The memo emphasizes the material damage that can be done in future elections if centrist Democrats don't put to rest the notion that progressives and their demands are to blame for centrists' own losses—even as progressives themselves were successful after embracing policies like Medicare for All.




"This election, the Black youth leading the Black Lives Matter movement have turned their power in the streets into votes and have helped secure Biden’s victory in key cities," write the groups. "According to an analysis by Tom Bonier of TargetSmart, the protests drove up voter registration, with the earliest signs coming from Georgia, and helped close the enthusiasm gap that plagued Biden into the summer. Fast forward to election day: Black voters matched and exceeded white voter participation in key cities like Philadelphia, Detroit, Milwaukee, and Atlanta, which delivered the presidency to Biden."

"Most impressively, in Georgia, young voters skewed heavily Democratic, casting ballots for Biden about 18%more than for Trump—especially young voters of color and young Black voters, 90% of whom voted for Biden," the memo reads. "If Black youth had come out in slightly lower numbers, Biden would lose the state and we would not have the opportunity we do in the Senate."

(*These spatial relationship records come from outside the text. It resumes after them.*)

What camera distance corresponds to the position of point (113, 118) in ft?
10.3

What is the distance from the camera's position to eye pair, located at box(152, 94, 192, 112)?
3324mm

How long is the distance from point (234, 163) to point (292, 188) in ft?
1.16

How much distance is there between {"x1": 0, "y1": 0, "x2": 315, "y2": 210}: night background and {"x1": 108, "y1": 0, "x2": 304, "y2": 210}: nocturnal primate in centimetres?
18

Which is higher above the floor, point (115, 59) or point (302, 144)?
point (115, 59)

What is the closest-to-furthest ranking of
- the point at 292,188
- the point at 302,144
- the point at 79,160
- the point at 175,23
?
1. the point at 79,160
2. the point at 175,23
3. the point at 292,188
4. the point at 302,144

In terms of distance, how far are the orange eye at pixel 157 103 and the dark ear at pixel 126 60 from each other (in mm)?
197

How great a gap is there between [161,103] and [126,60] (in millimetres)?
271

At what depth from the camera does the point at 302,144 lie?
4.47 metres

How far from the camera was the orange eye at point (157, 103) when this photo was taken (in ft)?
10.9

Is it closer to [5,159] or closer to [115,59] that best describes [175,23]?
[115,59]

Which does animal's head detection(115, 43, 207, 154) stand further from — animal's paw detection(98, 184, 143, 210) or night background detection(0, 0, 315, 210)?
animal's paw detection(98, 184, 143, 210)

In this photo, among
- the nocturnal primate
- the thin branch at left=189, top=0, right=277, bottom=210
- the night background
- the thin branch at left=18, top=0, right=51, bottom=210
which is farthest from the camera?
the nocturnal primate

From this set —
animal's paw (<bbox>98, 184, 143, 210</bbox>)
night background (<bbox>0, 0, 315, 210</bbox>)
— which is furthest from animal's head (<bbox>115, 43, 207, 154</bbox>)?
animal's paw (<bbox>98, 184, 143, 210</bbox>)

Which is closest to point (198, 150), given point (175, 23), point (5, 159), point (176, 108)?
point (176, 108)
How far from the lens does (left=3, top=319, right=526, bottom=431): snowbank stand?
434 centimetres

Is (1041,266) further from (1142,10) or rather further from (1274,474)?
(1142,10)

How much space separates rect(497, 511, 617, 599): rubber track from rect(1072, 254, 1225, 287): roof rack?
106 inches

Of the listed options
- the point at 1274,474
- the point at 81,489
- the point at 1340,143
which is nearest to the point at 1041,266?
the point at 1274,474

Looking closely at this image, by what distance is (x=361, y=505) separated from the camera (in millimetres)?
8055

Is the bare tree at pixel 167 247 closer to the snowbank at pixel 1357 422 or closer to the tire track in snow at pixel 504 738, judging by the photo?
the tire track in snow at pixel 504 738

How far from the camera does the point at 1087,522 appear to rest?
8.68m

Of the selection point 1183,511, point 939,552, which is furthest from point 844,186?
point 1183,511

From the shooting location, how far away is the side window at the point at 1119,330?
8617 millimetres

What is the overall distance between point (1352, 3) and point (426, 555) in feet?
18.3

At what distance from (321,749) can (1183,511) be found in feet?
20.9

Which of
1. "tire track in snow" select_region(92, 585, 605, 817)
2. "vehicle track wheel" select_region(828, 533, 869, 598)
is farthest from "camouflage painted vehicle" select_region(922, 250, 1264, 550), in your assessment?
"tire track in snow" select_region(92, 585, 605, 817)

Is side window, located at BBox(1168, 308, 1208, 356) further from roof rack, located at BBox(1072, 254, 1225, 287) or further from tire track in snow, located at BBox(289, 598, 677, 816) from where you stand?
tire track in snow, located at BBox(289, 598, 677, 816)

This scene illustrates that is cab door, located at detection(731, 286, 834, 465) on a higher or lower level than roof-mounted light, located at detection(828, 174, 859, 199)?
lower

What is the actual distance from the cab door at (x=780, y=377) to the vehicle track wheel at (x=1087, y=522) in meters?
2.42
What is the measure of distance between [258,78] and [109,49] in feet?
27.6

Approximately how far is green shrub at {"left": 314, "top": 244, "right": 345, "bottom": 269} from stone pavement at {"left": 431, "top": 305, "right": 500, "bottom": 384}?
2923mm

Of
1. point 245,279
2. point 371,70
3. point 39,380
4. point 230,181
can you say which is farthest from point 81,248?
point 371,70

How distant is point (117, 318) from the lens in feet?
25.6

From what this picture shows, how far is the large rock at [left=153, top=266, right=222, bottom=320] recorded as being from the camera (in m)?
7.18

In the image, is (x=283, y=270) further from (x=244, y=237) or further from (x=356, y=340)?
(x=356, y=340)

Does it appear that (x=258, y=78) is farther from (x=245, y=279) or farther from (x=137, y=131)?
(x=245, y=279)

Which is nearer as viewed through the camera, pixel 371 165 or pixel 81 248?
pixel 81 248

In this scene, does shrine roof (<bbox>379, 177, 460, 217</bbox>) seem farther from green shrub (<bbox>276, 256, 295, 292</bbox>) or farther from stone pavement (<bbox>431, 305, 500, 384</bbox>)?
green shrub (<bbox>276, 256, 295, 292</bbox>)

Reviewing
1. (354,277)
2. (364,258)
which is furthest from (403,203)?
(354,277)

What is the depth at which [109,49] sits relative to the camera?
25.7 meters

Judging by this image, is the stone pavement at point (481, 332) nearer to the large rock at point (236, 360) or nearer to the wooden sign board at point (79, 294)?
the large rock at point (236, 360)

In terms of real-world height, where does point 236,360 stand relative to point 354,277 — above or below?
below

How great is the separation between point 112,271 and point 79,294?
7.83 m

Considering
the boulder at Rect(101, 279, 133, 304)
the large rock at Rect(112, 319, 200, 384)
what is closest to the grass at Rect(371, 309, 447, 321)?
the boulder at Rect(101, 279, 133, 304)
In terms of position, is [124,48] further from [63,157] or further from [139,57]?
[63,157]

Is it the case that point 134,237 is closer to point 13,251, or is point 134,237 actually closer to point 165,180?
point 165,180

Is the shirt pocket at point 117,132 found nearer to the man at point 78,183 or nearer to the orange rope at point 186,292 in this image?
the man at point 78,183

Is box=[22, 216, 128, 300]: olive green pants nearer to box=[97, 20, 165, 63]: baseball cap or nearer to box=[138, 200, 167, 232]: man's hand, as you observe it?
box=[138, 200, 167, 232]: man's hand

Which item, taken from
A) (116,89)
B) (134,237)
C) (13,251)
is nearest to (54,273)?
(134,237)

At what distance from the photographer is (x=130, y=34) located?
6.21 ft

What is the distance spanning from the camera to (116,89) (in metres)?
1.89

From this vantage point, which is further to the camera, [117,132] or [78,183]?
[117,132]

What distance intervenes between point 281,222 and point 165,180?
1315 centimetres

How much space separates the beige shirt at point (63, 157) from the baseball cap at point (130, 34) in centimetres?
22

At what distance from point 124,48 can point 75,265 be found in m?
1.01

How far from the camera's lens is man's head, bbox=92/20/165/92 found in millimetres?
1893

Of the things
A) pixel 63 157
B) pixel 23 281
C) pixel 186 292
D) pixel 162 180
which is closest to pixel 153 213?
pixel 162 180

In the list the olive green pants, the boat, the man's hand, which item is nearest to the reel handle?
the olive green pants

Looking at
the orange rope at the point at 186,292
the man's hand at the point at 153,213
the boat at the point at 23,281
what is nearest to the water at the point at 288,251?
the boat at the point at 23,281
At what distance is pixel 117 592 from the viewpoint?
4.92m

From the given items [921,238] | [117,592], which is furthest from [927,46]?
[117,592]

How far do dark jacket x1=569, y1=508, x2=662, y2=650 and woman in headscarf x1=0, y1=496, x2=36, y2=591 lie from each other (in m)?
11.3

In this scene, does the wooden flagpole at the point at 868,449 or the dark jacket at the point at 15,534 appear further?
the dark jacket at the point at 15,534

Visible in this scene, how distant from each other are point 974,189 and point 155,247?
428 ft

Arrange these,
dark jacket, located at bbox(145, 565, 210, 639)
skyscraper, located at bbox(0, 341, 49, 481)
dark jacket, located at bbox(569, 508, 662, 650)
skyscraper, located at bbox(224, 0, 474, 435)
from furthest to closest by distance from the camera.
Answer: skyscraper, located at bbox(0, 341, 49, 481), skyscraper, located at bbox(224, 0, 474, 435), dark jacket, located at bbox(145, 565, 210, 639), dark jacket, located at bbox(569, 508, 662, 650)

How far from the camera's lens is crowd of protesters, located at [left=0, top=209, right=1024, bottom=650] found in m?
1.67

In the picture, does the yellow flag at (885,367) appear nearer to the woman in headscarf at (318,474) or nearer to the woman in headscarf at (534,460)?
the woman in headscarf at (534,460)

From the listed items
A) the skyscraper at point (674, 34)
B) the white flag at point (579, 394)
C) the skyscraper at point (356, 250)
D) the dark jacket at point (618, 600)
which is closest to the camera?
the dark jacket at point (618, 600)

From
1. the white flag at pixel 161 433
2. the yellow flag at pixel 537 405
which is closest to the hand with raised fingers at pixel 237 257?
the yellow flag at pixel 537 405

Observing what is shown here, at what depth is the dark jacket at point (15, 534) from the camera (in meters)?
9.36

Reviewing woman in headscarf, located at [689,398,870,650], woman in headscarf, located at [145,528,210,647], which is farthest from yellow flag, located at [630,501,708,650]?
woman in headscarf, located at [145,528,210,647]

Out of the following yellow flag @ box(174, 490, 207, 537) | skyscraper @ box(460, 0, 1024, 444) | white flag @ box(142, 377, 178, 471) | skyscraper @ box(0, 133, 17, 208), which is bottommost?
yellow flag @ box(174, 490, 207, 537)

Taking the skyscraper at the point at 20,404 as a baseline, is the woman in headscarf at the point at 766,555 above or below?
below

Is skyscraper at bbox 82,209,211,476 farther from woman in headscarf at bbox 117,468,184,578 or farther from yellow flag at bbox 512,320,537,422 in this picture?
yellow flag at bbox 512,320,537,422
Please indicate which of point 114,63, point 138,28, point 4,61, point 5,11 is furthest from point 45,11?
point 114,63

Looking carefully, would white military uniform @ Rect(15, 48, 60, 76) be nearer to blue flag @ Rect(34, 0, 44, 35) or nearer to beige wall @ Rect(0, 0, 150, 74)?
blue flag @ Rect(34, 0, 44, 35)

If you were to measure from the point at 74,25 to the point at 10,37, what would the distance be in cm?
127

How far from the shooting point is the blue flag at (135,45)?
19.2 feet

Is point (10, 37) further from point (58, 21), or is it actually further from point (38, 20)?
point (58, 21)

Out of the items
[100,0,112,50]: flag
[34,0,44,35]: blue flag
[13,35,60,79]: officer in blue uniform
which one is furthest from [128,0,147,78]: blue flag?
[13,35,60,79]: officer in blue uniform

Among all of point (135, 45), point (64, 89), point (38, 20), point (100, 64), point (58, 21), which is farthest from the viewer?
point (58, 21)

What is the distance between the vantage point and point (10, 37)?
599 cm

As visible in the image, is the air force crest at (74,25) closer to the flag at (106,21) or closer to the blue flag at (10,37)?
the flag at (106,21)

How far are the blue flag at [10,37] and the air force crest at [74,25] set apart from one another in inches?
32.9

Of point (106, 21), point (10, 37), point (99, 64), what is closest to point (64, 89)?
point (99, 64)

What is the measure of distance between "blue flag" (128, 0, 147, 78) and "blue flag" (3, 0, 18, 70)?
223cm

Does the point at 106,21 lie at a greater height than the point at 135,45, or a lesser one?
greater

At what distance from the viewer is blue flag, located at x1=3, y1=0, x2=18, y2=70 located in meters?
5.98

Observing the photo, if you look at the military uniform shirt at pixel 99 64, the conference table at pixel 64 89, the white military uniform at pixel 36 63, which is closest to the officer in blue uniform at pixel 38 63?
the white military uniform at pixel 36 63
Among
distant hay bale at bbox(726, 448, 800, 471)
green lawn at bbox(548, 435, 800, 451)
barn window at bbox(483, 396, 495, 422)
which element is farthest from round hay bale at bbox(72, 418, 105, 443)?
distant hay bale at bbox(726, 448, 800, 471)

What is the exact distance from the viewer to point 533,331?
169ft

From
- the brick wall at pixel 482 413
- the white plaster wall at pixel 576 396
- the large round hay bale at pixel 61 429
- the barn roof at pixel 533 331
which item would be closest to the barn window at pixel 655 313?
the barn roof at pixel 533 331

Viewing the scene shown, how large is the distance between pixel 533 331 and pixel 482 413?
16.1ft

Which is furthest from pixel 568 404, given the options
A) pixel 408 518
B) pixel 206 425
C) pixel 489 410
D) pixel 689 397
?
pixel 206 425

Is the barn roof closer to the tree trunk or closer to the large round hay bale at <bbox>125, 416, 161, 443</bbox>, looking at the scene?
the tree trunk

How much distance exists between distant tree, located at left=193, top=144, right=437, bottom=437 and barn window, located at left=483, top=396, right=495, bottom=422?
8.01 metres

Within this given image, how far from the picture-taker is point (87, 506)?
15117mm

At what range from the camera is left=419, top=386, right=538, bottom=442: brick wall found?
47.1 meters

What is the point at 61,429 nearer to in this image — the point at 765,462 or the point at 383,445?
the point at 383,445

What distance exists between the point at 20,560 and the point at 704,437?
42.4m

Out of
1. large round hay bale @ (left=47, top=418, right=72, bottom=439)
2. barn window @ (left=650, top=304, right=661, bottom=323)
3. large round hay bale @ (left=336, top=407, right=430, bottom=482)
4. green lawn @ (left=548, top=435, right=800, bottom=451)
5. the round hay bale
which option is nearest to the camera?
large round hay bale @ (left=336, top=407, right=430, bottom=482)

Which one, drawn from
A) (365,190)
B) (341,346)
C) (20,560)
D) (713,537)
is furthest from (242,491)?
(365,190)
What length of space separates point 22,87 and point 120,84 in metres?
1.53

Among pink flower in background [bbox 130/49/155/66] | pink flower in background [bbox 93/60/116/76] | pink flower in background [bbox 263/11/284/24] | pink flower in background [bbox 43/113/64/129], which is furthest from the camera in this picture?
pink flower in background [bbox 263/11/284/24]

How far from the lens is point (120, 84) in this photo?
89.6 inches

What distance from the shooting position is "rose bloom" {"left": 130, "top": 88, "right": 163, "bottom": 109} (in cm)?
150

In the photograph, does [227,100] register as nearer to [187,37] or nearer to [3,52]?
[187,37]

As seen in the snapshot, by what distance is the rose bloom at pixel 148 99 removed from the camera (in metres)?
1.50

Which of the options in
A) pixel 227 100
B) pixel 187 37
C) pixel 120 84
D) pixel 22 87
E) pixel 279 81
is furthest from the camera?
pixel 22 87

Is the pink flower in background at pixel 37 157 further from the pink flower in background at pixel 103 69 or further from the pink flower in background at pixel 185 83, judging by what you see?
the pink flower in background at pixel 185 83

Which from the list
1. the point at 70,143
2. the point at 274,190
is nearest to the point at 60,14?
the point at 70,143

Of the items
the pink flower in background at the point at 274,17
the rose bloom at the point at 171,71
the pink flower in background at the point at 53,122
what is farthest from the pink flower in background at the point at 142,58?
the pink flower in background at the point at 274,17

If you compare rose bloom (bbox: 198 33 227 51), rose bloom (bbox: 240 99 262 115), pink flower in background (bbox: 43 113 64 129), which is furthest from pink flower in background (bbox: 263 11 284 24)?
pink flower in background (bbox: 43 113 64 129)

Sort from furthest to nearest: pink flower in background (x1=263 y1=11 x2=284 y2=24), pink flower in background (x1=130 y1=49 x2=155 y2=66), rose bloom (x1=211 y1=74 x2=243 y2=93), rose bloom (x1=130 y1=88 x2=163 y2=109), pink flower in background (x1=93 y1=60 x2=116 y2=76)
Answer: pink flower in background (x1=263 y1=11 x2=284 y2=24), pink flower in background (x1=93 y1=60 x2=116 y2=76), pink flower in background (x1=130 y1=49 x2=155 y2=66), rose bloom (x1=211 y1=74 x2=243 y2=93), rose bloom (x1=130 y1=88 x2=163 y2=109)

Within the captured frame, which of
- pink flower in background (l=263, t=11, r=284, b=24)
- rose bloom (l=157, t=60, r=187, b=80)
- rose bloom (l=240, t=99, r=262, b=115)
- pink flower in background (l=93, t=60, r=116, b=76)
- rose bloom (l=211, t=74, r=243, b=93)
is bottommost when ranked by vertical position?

As the memo was released, Politico published an interview with Tlaib in which she expressed anger over centrists' recent attacks—making clear that the onslaught of criticism is aimed not just as her, Omar, Ocasio-Cortez, and other progressive lawmakers, but at their constituents.

"We're not going to be successful if we're silencing districts like mine," Tlaib told the outlet. "Me not being able to speak on behalf of many of my neighbors right now, many of which are Black neighbors, means me being silenced. I can't be silent."

"If [voters] can walk past blighted homes and school closures and pollution to vote for Biden-Harris, when they feel like they don't have anything else, they deserve to be heard," the congresswoman, who won re-election with more than 67% of the vote, added. "I can't believe that people are asking them to be quiet."

Tlaib also tweeted about her interview, including the hashtag #EmbraceTheBase.


Economic justice is another area in which many congressional Democrats failed to offer a cohesive message aimed at rallying young voters and marginalized people at the polls this year, the memo says.

Although "60% of registered voters and 66% of independents think the country is rigged to benefit the wealthy and the powerful," centrist Democrats have shied away from embracing proposals like student loan cancellation, tuition-free public college, and imposing a wealth tax—despite the fact that all three issues are popular among voters across the political spectrum.

"Whatever moderates think of progressives like Senators Bernie Sanders and Elizabeth Warren, it is clear they have forged a far more compelling economic message than what centrists like Lamb or Spanberger have to offer," the memo reads. "A narrative that centers corporate power and the ultra wealthy as barriers toprogress on the economy is compelling across the political spectrum. Democrats should adopt it."

Ian Haney Lopez, a Berkeley law professor who wrote in the New York Times in September that Biden and the Democrats must "link racism and class conflict" and whose op-ed is mentioned in the memo, urged Democrats to read the document.